Considering the compost heap of elements that conspire to give this film a distinct whiff of failure, why the two stars? Several elements, including the original uniqueness of the murder technique, the cinematography, and the incredible soundtrack conspire to make the film bearable, even interesting in parts. Depicting the beauty of Stanley’s chosen lake, vast water panoramas, and a strangely haunting depiction of the actual garden, the cinematography is surprisingly well done considering the budget for this film could easily fit on my student debit card. While the garden of ghouls wasn’t especially realistic (considering that none of the corpses had rotted or shown signs of fish), the bright colors, water clarity, and the strange poses of the well dressed corpses was almost haunting and disturbingly beautiful.

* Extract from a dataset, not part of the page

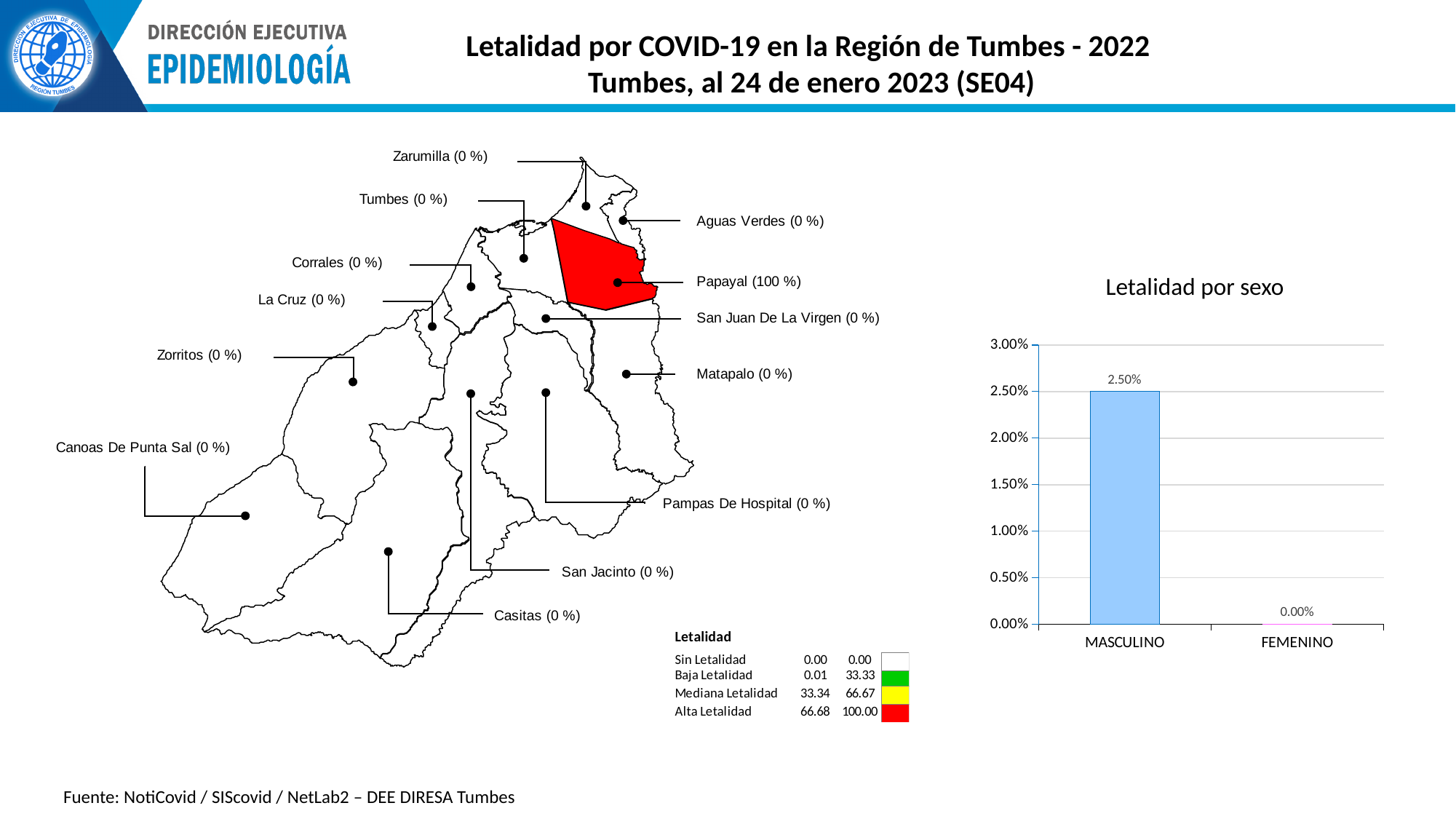
On the map on the left, which district is shaded red? Papayal What is the maximum value shown on the y axis of the 'Letalidad por sexo' chart? 3.00% In the 'Letalidad por sexo' chart, what is the value for MASCULINO? 2.50% In the 'Letalidad por sexo' chart, what is the value for FEMENINO? 0.00% What kind of chart is 'Letalidad por sexo'? Bar chart In the 'Letalidad por sexo' chart, what is the difference between the MASCULINO and FEMENINO values? 2.50% In the 'Letalidad por sexo' chart, which category has the highest value? MASCULINO In the 'Letalidad por sexo' chart, is the value for MASCULINO greater or less than 2.00%? greater In the 'Letalidad por sexo' chart, which category has the lowest value? FEMENINO On the map on the left, what is the lethality value shown for Papayal? 100 % How many categories are shown on the x axis of the 'Letalidad por sexo' chart? 2 In the 'Letalidad por sexo' chart, which is larger, the value for MASCULINO or for FEMENINO? MASCULINO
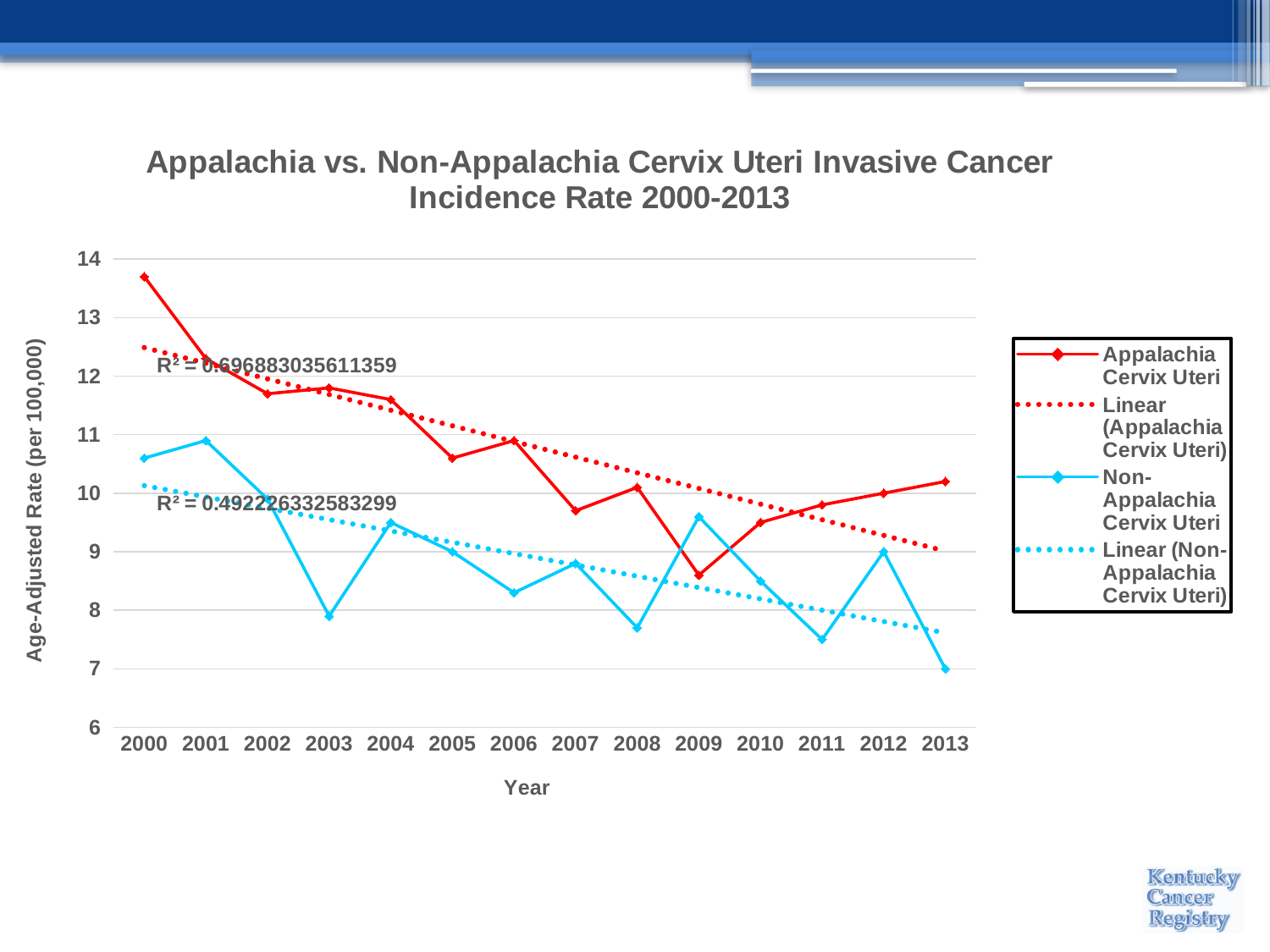
In which year is the Non-Appalachia Cervix Uteri rate lowest? 2013 In 2000, which series has the higher rate, Appalachia Cervix Uteri or Non-Appalachia Cervix Uteri? Appalachia Cervix Uteri How many entries does the legend list? 4 What is the R² value shown for the Appalachia Cervix Uteri trendline? 0.696883035611359 Is the Appalachia Cervix Uteri value for 2000 greater or less than 13? greater In which year is the Appalachia Cervix Uteri rate highest? 2000 Does the Appalachia Cervix Uteri linear trendline rise or fall from 2000 to 2013? fall What kind of chart is shown on the slide? line chart Is the Appalachia Cervix Uteri value for 2009 greater or less than 9? less Is the Non-Appalachia Cervix Uteri value for 2001 greater or less than 10? greater How many years are plotted along the x axis? 14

Likewise, the chilling song that played throughout the film was very atmospheric and strangely catchy. “Cure” an alternative rock beat (preformed by a Celtic band) is a tune that I will be seeking out for my CD collection. Combined with the scenery and the macabre theme of the movie, the song pulled the few well done elements together giving the movie promise that, sadly, failed. Worthy of the Chiller Channel Cheesefest, Cabin by the Lake aspires for greatness and instead does a dizzying dive into disappointing drivel. It’s okay-ish in segments, but overall isn’t worth watching. Rent, don’t buy.